Cette méthode dont l'emploi doit permettre à la philosophie un nouvel essor, c'est essentiellement une méthode conforme à la nature. Et, certes, il faut déjà entendre par là une méthode respectueuse à la fois de la nature de l'esprit et de la nature de son objet, c'est-à-dire soucieuse de leurs exigences réelles, se refusant aux procédés illusoires d'une philosophie décadente. Mais il y a plus. La méthode ne sera vraiment telle, selon Brentano, que si elle est la méthode même des sciences de la nature, sciences qui étudient le monde visible en l'observant et en émettant des hypothèses qu'elles s'efforcent ensuite de contrôler. Tel est le grand principe méthodologique énoncé par lui dès 1866. Comment conçoit-il en fait son application en métaphysique ?" (pp.9-10)

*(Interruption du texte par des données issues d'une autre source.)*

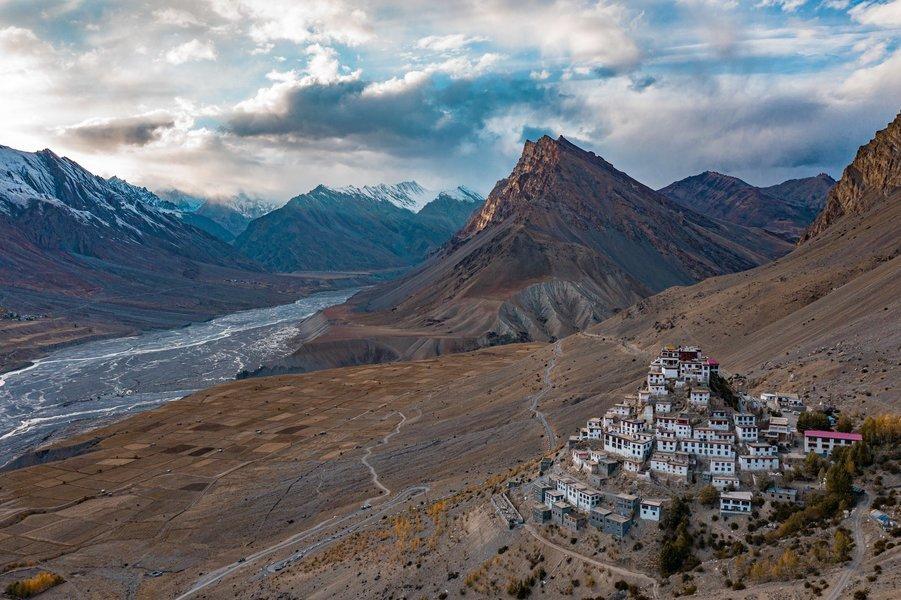 Spiti Valley Road Trip : Tempo Traveler - Tour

"[Husserl] acquit, en écoutant Brentano, la conviction que la philosophie peut être traitée dans un esprit strictement scientifique et décida de s'y consacrer. Il fut alors profondément marqué par le contact de la personnalité de Brentano ; il suivit ses cours à Vienne pendant deux ans, de 1884 à 1886, et vécut même dans l'intimité du maître à qui la philosophie théiste tenait profondément à cœur et qui aimait à parler de Dieu et de l'immortalité." (p.10)
"Cette méthode des sciences de la nature, qui suppose le calcul des probabilités, ne peut elle-même se comprendre pleinement sans l'exposé préalable de celle des mathématiques ; nous devrons donc d'abord connaître la conception brentanienne de la méthode mathématique. Achevons cette vue régressive de notre plan. Il nous aura fallu considérer en premier lieu la doctrine des quatre phases et le grand principe méthodologique, puisque cette vision de l'histoire de la philosophie et la volonté de se conformer à cette règle de méthode expliquent seules la confiance de Brentano en l'avenir de la philosophie et l'orientation qu'il a donnée à ses travaux.

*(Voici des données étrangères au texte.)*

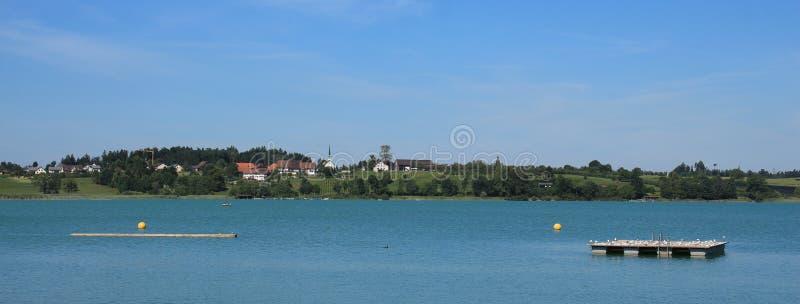 Idylliczny lato krajobraz w Zurich kantonie fotografia stock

Notre but, dans l'étude de ses raisonnements métaphysiques, n'est donc pas d'en considérer le contenu pour lui-même. Certes, nous situons les passages utilisés par rapport à l'ensemble de l'argumentation dans laquelle ils prennent place et dont nous avons d'ailleurs à discerner la construction, mais on ne doit pas chercher ici un exposé complet des preuves de l'existence de Dieu chez Brentano ni même de l'argument téléologique, dont nous nous occupons pourtant tout spécialement. Ce que nous demandons à son œuvre métaphysique, ce sont des exemples qui illustrent les caractères de sa méthode en ce domaine et permettent de les analyser." (p.12)

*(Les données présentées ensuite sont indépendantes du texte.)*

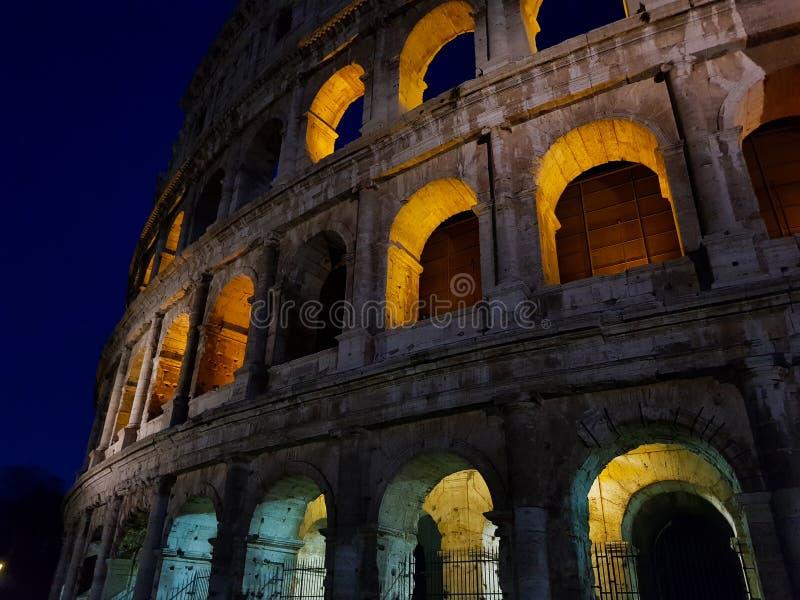 Colosseum w Rzym Włochy przy nocą popularna sławny i punkt zwrotny obrazy royalty free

"Qu'il nous soit permis d'évoquer ici la mémoire de M. Emile Bréhier, qui voulut bien s'intéresser au début de nos recherches, et de témoigner notre profonde reconnaissance à notre maître, M. Martial Guéroult, ainsi qu'à notre oncle, M. Etienne Gilson." (p.13)
-Lucie Gilson, Méthode et métaphysique selon Franz Brentano, Vrin, Paris, 1955.